Resurrection LifestyleJoseph Morris’s Resurrection Lifestyle stands as a breath of fresh air in a stale environment of works-based faith and infantile Christianity. In the past twenty or so years, “faith” preaching has moved from proclaiming the believer’s rights and privileges in the finished work of Christ to metaphysics, psychology, and even natural/herbal health cures. Tithing has evolved into the come-all means for God to move in the earth and on the believer’s behalf. Resurrection Lifestyle takes us back to the “first principles,” Christians as the “living letters” of Christ.

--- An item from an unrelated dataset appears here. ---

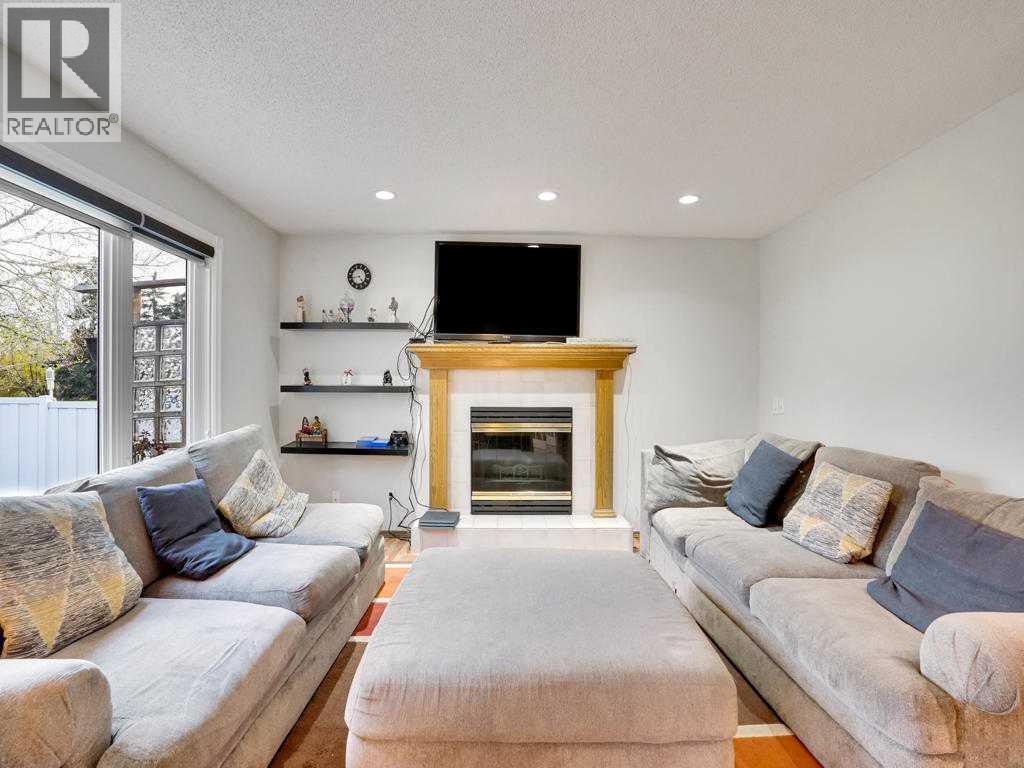 Single Family House for Sale in  Citadel Park NW Citadel Calgary 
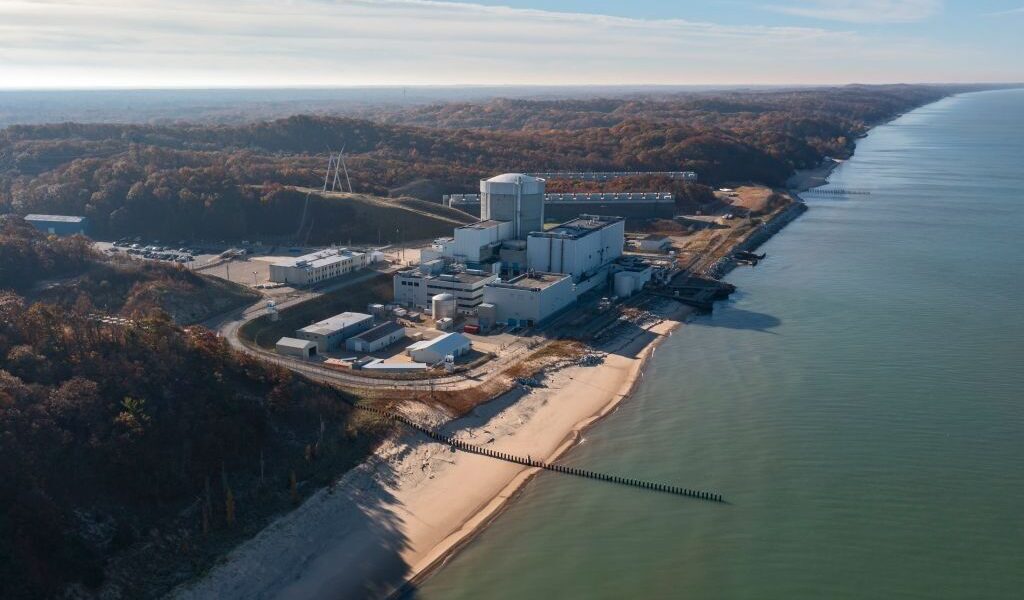 US Nuclear Regulator Warns of Safety Risks at Revived Reactor US Nuclear Regulator Warns of Safety Risks at Revived Reactor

Without explicitly saying so, Resurrection Lifestyle is premised on Acts 5:20 where an angel instructs Peter and John to “go and stand and speak in the temple to the people all the words of this life.” Morris demonstrates that the believer has entered into this life” and how he should act on it and speak about it. In the book, he writes:

Jesus had the Spirit of God without measure. Because of that, there was a continual operation of the gifts of healing and working of miracles in His ministry. The fact that Jesus had the Spirit without measure indicates that we have it ‘with’ measure. Whatever measure I have, I need to be ready to operate in it. (13).

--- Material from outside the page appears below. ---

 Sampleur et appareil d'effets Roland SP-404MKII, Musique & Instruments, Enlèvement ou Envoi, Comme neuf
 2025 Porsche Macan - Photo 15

As proof of his premise, Morris shares some extraordinary experiences with the gift of discerning of spirits in his life and ministry. He adds to those many everyday experiences that should be concomitant to the Christian following God’s voice. In doing this, he typifies Ananeas, an ordinary disciple who was praying when Jesus suddenly appears to him and instructs him about Paul. One great example of our modern attitudes towards the Word and Spirit, worth the price of the book itself, is Morris’s story of the waterskiing pastor. The strength of Resurrection Lifestyle is Morris’s demonstration that an “average Joe” Christian already possesses the “life” due to Jesus’s finished work. The Christian’s responsibility is to act on what he already possesses.

This book is a nice surprise. I wish that there were more like this one.